SWIFT Charges and VAT: Clarifying Invoicing and Input Tax Recovery for Banks

  • Public Clarification VATP041 by the Federal Tax Authority (FTA) replaces Public Clarification VATP036, addressing VAT treatment of international bank charges incurred through the SWIFT system.  
  • This update focuses on how Financial Institutions can recover VAT on these charges and the required documentation.

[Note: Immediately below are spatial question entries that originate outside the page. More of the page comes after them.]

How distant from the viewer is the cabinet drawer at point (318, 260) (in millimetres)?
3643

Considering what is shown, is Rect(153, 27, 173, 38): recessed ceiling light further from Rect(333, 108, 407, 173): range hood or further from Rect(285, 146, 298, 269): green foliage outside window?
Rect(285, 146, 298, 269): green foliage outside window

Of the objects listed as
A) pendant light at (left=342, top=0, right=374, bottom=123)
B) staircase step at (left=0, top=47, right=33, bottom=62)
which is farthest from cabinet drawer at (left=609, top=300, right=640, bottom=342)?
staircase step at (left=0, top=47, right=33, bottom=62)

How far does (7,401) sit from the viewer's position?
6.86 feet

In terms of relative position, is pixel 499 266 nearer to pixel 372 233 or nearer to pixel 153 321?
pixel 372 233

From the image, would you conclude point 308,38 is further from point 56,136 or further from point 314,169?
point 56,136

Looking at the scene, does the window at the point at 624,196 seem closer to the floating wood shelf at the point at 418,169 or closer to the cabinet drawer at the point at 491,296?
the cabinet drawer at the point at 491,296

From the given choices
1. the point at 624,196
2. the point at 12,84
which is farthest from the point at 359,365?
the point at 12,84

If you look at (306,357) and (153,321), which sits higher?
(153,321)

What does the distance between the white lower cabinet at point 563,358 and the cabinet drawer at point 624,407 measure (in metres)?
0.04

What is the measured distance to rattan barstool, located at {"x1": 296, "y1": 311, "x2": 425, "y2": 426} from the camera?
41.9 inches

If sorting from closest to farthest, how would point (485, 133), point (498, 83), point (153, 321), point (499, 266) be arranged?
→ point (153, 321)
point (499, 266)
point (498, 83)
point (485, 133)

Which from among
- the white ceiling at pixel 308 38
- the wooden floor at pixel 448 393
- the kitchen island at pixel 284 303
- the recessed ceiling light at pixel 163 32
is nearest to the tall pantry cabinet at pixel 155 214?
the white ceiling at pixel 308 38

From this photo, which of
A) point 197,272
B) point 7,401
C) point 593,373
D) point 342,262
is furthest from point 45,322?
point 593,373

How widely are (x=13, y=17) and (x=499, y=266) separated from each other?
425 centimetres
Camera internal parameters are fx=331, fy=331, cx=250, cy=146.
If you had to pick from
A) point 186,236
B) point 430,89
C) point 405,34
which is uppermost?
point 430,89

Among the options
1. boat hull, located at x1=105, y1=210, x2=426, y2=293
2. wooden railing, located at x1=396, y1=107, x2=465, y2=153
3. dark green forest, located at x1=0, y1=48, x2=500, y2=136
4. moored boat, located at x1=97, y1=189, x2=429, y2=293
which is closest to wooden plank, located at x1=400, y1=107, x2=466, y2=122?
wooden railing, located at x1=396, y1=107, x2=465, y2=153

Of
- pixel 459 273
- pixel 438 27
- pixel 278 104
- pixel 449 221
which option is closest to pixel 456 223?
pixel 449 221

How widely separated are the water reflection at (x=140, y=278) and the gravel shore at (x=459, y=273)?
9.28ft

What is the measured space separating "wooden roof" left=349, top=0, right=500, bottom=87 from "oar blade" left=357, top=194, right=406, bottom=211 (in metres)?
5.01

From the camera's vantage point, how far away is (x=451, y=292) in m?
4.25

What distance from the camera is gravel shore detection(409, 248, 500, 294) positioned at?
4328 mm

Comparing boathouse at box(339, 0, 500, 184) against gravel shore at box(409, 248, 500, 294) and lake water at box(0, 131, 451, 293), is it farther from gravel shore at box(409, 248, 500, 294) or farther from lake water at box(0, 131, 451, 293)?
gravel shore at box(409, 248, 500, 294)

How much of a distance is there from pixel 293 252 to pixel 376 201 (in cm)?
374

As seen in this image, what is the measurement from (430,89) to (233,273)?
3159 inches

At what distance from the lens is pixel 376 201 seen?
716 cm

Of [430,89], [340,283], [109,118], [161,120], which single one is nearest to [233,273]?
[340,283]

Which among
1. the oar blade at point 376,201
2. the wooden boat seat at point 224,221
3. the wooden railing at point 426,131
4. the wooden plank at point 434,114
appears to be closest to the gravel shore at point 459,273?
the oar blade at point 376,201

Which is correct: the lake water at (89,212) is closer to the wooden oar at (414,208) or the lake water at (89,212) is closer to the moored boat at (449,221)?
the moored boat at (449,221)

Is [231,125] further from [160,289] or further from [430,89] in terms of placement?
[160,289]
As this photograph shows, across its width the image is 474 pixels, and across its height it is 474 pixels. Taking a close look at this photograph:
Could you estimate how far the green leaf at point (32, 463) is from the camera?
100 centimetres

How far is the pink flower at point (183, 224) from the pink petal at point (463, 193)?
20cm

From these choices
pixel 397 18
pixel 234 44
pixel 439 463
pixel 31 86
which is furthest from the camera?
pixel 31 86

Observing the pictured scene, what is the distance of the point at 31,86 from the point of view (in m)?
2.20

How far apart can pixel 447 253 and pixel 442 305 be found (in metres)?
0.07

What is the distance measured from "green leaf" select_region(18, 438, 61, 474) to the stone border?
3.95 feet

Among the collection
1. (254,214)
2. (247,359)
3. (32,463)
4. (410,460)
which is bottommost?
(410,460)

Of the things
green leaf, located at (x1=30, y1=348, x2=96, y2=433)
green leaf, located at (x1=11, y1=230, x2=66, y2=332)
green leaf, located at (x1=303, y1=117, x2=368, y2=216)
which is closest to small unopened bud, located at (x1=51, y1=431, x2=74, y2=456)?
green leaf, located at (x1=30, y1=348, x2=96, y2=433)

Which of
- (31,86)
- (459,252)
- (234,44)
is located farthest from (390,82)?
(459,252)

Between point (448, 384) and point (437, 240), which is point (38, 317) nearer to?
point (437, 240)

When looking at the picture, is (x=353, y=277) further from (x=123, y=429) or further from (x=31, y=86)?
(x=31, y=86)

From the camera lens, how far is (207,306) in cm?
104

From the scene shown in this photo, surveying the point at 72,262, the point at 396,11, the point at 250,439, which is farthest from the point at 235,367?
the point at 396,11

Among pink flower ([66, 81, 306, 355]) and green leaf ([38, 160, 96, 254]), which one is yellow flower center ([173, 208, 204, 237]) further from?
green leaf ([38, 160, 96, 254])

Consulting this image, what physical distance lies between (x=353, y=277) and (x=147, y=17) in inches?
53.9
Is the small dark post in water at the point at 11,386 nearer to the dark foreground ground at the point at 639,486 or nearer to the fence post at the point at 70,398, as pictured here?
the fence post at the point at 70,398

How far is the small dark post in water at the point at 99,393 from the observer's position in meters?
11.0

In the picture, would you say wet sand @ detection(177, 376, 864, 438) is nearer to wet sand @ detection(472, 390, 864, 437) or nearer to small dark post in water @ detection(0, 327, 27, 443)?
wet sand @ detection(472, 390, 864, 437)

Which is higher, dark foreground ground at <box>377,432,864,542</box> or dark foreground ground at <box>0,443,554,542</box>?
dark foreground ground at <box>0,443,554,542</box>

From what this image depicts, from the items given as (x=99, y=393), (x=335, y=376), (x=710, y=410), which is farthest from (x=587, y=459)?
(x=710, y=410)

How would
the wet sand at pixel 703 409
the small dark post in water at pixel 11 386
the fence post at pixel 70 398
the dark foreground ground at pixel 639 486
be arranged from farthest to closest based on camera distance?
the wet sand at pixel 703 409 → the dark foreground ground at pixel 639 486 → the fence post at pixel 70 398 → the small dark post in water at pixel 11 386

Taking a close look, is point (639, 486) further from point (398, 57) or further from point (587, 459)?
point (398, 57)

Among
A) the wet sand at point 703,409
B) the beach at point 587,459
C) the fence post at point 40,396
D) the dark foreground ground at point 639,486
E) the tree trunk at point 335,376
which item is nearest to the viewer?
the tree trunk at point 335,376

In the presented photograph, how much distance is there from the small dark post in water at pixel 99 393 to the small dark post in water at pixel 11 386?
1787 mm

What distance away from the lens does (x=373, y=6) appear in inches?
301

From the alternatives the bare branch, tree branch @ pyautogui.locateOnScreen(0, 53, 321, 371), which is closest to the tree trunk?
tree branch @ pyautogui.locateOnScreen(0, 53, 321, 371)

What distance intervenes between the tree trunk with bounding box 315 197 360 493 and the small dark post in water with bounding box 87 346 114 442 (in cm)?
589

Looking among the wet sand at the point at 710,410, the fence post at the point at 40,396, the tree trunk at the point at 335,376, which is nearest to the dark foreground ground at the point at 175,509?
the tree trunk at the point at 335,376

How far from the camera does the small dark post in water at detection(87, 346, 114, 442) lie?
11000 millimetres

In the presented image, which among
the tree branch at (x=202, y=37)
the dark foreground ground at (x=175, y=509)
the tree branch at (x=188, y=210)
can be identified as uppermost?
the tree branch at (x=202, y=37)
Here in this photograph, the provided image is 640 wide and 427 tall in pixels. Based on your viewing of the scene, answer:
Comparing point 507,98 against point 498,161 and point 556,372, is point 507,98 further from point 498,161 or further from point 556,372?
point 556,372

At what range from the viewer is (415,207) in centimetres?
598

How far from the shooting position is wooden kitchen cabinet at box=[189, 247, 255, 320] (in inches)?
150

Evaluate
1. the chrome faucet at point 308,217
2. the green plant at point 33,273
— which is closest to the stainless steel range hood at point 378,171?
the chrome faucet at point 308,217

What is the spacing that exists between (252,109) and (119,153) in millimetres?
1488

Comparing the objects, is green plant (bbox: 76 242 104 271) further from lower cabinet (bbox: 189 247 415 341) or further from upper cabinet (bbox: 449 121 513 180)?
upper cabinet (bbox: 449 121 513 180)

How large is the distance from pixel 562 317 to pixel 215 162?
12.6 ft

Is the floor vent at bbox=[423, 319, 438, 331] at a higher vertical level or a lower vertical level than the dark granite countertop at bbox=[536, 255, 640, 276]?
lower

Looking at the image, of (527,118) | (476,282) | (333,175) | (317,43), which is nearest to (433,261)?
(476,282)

Understanding SWIFT Charges and VAT

  • UAE Financial Institutions incur international bank charges when using the SWIFT system for transactions with banks outside the UAE.
  • While SWIFT messages evidence these charges, they don’t meet all the requirements of a valid Tax Invoice under UAE VAT law.
  • Financial Institutions can recover VAT paid under the reverse charge mechanism only if these costs relate to making taxable supplies. They must also hold the necessary supporting documents.
  • This clarification applies specifically to SWIFT services, not other services.

Key Changes: Tax Invoices and SWIFT Messages

  • Typically, Financial Institutions are required to issue Tax Invoices to themselves for these SWIFT-related supplies.  
  • However, the FTA acknowledges the administrative burden on Financial Institutions to issue invoices for the high volume of daily SWIFT transactions.
  • To simplify this, a SWIFT Message is now acceptable as sufficient evidence of the supply, provided it contains specific information.  

Required Information in a Qualifying SWIFT Message

  • For a SWIFT Message to be accepted as valid evidence, it must include:
    • Name and address of the bank outside the UAE (SWIFT sender/supplier).  
    • Name of the UAE Financial Institution receiving the service (SWIFT receiver/customer).  
    • Date of the transaction.  
    • SWIFT Message reference number.  
    • Transaction reference number.  
    • Description of the transaction.  
    • Consideration charged and currency used.  
  • A SWIFT Message containing all the above information is termed a “Qualifying SWIFT Message.”  
  • If a Financial Institution has a Qualifying SWIFT Message, it does not need to issue a Tax Invoice to itself.

Input Tax Recovery Conditions

  • Financial institutions can recover Input Tax on SWIFT charges only if the cost was incurred for making Taxable Supplies.  
  • A Qualifying SWIFT Message is acceptable evidence under Article 55(1)(a)(3) of the VAT Decree-Law to support Input Tax recovery.  
  • However, Input Tax recovery is allowed only to the extent that the SWIFT costs are directly linked to making Taxable Supplies.  

Conclusion

  • VATP041 clarifies specific aspects of the VAT treatment of SWIFT charges, aiming to balance compliance with practical considerations for Financial Institutions.
  • Financial institutions must ensure they obtain and retain Qualifying SWIFT Messages and properly link the costs to taxable supplies to recover Input Tax.